Rose led the effort to secure $26 million from the state last year to help construct the IBRL, which is critical infrastructure in Illinois’ bid to become the world leader in this field. The IBRL will complement the production and transportation capacity of Decatur and the surrounding area’s corn and soybean production, and work with the industrial biotechnology sector to accelerate growth of this rapidly emerging biotechnology sector.
Rose points to a number or reasons why Central Illinois can be on the cutting edge of the bioprocessing industry:
· Decatur is host to the production capacity of ADM, and Tate & Lyle, and their own top-flight research laboratories;
· The region is surrounded by corn and beans – the two crops necessary to fuel this conversion from petroleum-based chemicals to renewable, environmentally-friendly biochemical products;
· Decatur has the shipping capacity of the Midwest Inland Port – with 100 million customers within 10 hours truck traffic of Decatur;
· The State of Illinois’ strategic investment in the IBRL to bring the world-class brainpower of the University of Illinois to industry to serve as a catalyst to research and production allowing us to get in on “the ground floor” of this new industry.
In Springfield, Sen. Rose and State Sen. Andy Manar (D-Bunker Hill) introduced legislation this year designed to grow Illinois’ bio-based economy. Senate Bill 1656 provides incentives to Illinois businesses to produce and sell new renewable products made from biomass and other renewable sources by providing a state tax credit to Illinois companies that produce and sell new manufactured products made from manufactured bio-based molecules of biomass feedstocks. These products represent the next generation of advanced biofuels and include renewable chemicals and food additives.

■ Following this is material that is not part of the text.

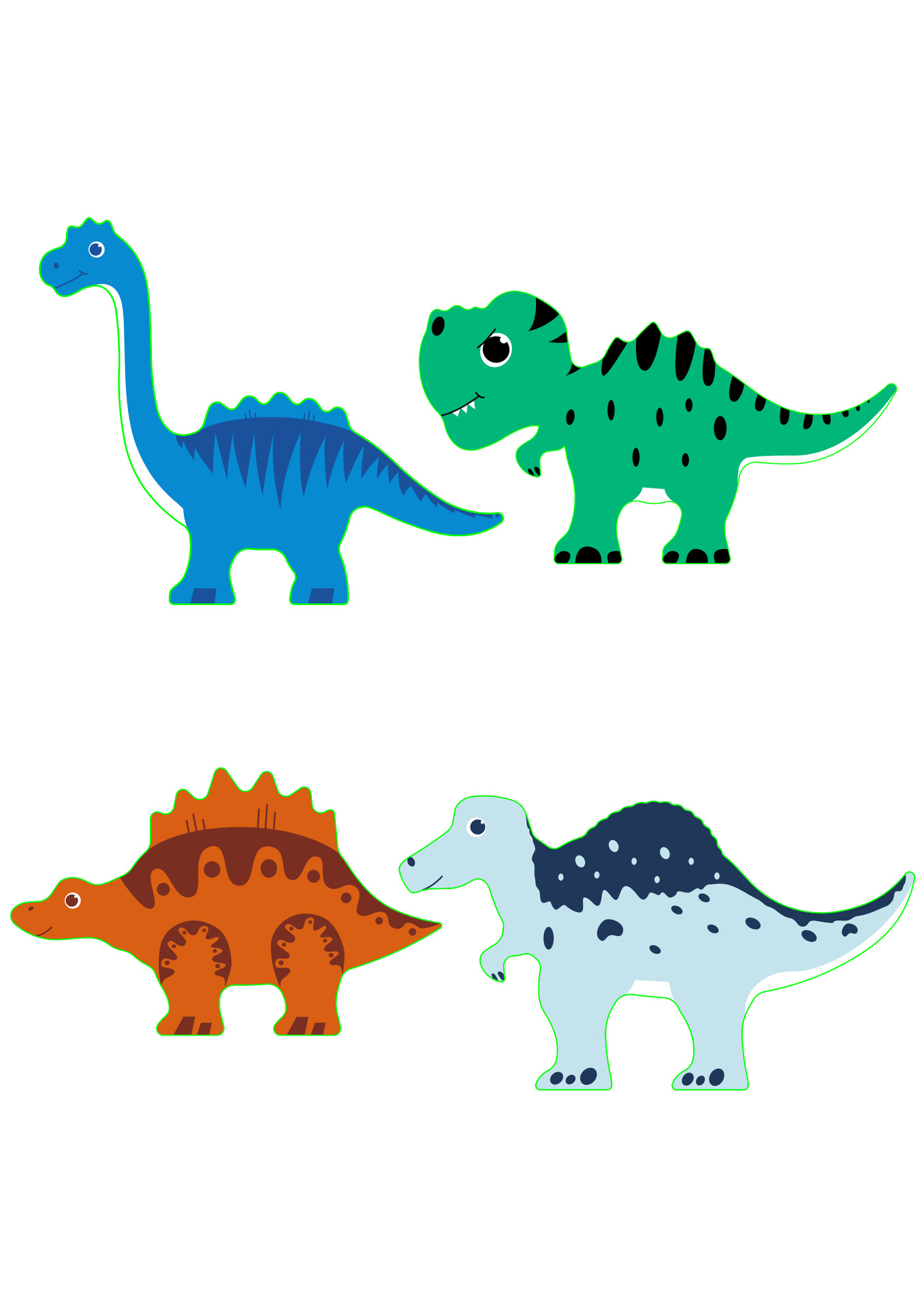 Ventana de color natural transfronteriza hoja magnética venta directa de fábrica juguetes educación temprana venta al por mayor de bloques de construcción magnéticos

The legislation builds upon Illinois’ strong agricultural base and seeks to provide new products and markets derived from grain commodities and their by-products. Universities and private companies are investing in a race with other states in research and development to introduce these products to the marketplace.
Industrial Biotechnology is enabling the production of a new generation of renewable chemicals, biobased materials and bioplastics produced from biomass. These can serve as a replacement or supplement to traditional fossil fuel-based chemicals and products. The emergence of this technology represents a historic opportunity to reverse job losses in the chemicals and plastics sectors, increase energy security, replace fossil fuel-derived chemicals, reduce greenhouse gas emissions, maintain U.S leadership in clean energy and chemistry, and build domestic renewable chemicals and biobased production facilities.